##### Sezione del documento

Heidegger-Stein,
la gioia contro l’angoscia
Pier Luigi Fornari. 5 March 2014.
http://www.avvenire.it/Cultura/Pagine/heideggere-stein-la-giogia-contro-angoscia.aspx
Il
convegno / L’Antropologia filosofica di Edith
Si apre giovedì 6 marzo alla Lateranense, con un saluto del rettore, il vescovo Enrico dal Covolo, il convegno internazionale sulla antropologia filosofica di Edith Stein. Introdurrà il prorettore Patrick Valdrini, che presiederà la prima sezione nella quale Angela Ales Bello tratterà delle "radici husserliane dell’antropologia filosofica della Stein". Hanna Barbara Gerl Falkovitz, rintraccerà la concezione dell’esistenza come dono nell’opera di Santa Teresa Benedetta della Croce. Venerdì Hans Reiner Sepp (Università di Praga) terrà una relazione sul tema della persona, e Jean-François Lavigne (Nizza) sull’intenzionalità e l’essenza dello spirito. Nel pomeriggio Antonio Calcagno, (University College di Londra) analizzerà l’evoluzione del concetto di comunità nell’opera della Stein, e Daniela Verducci (Macerata) la metterà a confronto con quella di Max Scheler. Presiederanno rispettivamente le 3 sezioni del 7 marzo: Ulrich Dobhan Ocd, direttore dell’Edith Stein Jahrbuch, Gianfranco Basti, decano di filosofia della Pul, Jacinta Turolo Garcia Ascj (San Paolo in Brasile), e Luisa Avitabile (Cassino). Concluderà i lavori la Ales Bello. Il convegno corona una serie di lezioni tenute da Ales Bello, Nicoletta Ghigi, Anna Maria Pezzella.
Gioia versus angoscia. Chi volesse semplificare al massimo il confronto tra Edith Stein e Martin Heidegger potrebbe trovare in questa opposizione un’immagine efficace della diversità del loro pensiero. Una rappresentazione che stride evidentemente con la conclusione tragica della vita terrena di santa Teresa Benedetta della Croce e il successo incontrastato (incontrastato perfino dal dibattito sulla qualità e l’importanza del suo coinvolgimento nel nazismo) di cui il filosofo della Foresta Nera ha goduto e sembra godere anche in università e circoli culturali cattolici.
Purtroppo poco meditata e studiata è l’intensa interlocuzione filosofica che la fenomenologa di origine ebraica ha intrattenuto con l’autore di Essere e tempo: grande attenzione al suo pensiero, concordanze, ma soprattutto lucidissima critica. La Stein, tra l’altro, rimprovera a Heidegger di mitizzare il nulla [mythologische Redeweise] «come se si parlasse di una persona da aiutare una a ottenere una volta per tutte un diritto negato da sempre».
E ancora gli imputa di aver concepito la temporalità e la finitezza dell’uomo come «catenaccio», per una sorta di suo «risentimento» anticristiano [antichristlicher Affekt], motivato forse dalla volontà di cancellare la fede che aveva ereditato.

##########
##### Elenco delle voci

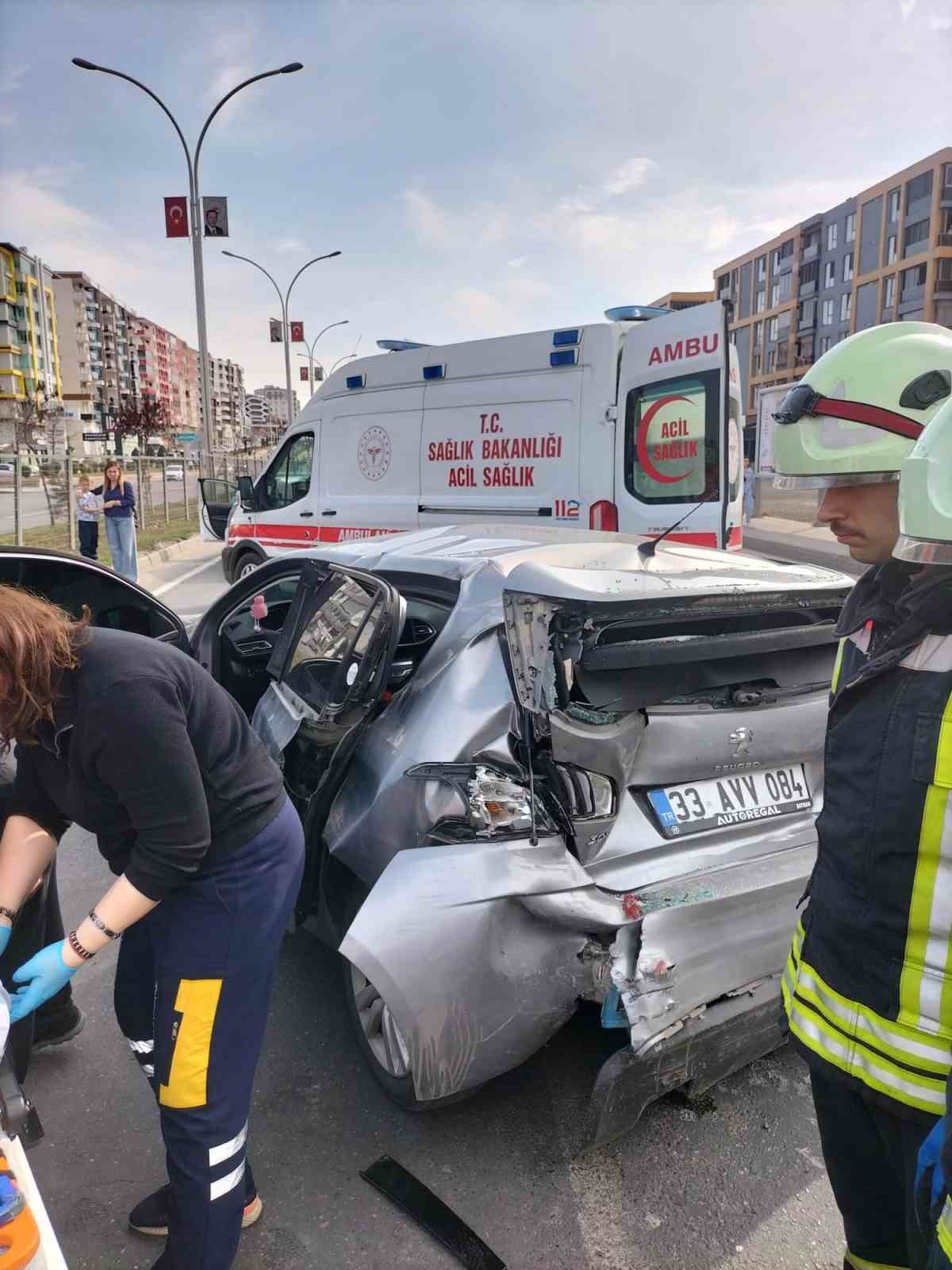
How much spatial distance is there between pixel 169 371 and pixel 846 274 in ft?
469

##########
##### Elenco delle voci

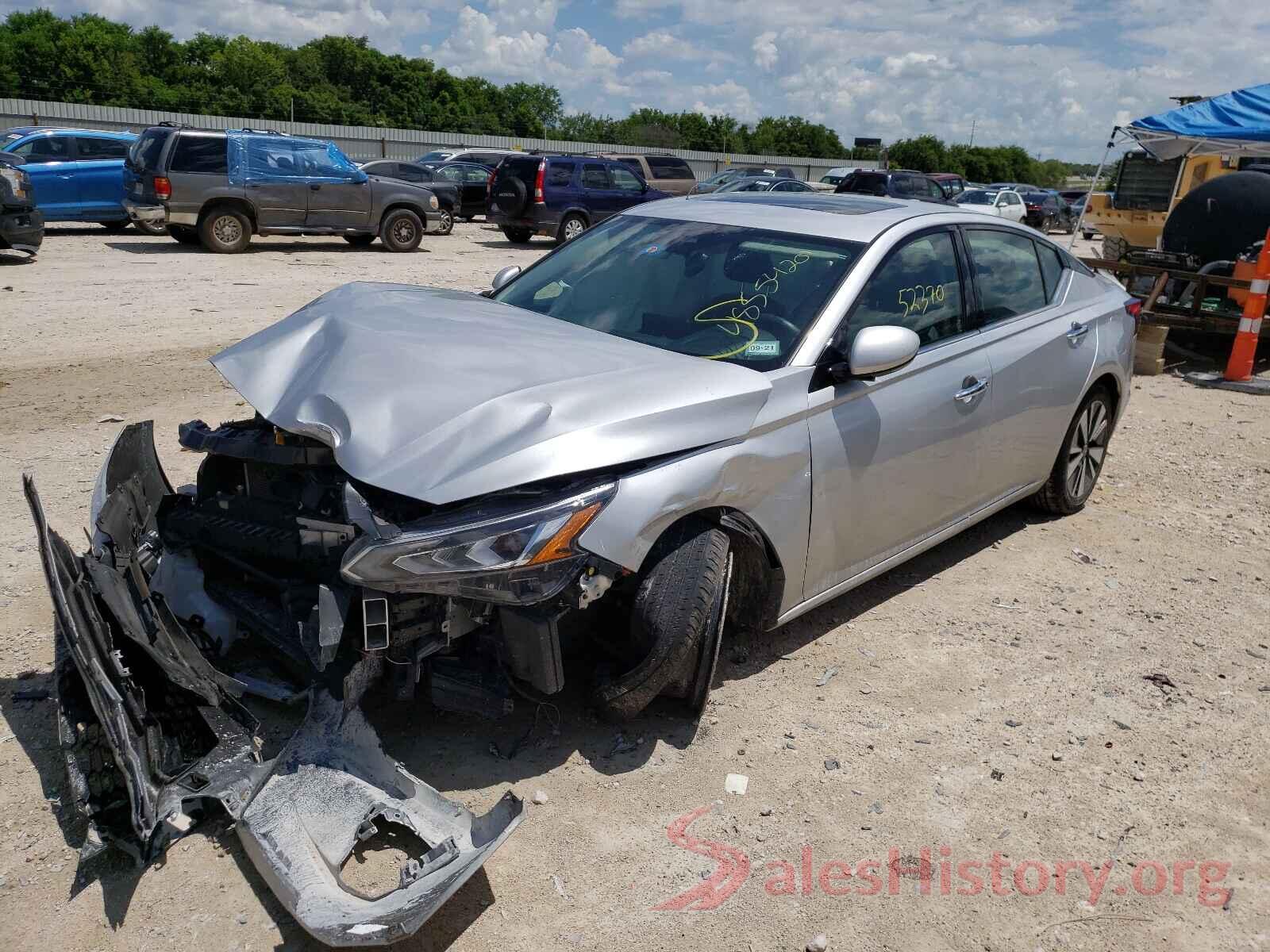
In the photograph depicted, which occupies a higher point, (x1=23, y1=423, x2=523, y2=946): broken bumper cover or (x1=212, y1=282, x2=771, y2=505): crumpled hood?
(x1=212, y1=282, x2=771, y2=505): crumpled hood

##########

Obiettivi
A) Secondo l'articolo sul confronto tra Edith Stein e Heidegger, chi dirige l'Edith Stein Jahrbuch?
B) Riprendi l'articolo sul confronto tra Edith Stein e Heidegger, proseguendo dopo la sua ultima frase.

Risultati attesi
A) Ulrich Dobhan Ocd.

B)
Oltremodo opportuno, dunque, per approfondire questi e altri attualissimi temi, il convegno che prende l’avvio domani a Roma, alla Lateranense, sull’antropologia filosofica di Edith Stein, con la partecipazione di esperti di primo piano a livello mondiale. Ad aprire e concludere il convegno sarà Angela Ales Bello, iniziatrice e guida in Italia degli studi sulla santa filosofa, e ora direttrice dell’Area internazionale di Ricerca Edith Stein nella filosofia contemporanea, attivata da un anno dalla Lateranense. Proprio in tema di rapporti con Heidegger, la relazione di Hanna Barbara Gerl-Falkovitz, illustrerà come la filosofia della Stein non abbia nulla da invidiare alla suggestiva meditazione di Jean Luc Marion sul "dono".
Proprio un’analisi fenomenologica dell’essere umano, nella sua finitezza e nella sua temporalità, invece, come argomenta la studiosa tedesca, consente alla Stein di elevare il pensiero a un Essere Eterno. «Questa apertura della riflessione – osserva la Gerl – porta la Stein oltre il pensiero dell’essere di Tommaso, oltre quello dell’Io di Hussserl a quello di Agostino sulla relazione: in essa si rivela il carattere di dono dell’esistenza, e in risposta, l’abbandono a una Persona Eterna e l’accoglienza attraverso una Persona eterna».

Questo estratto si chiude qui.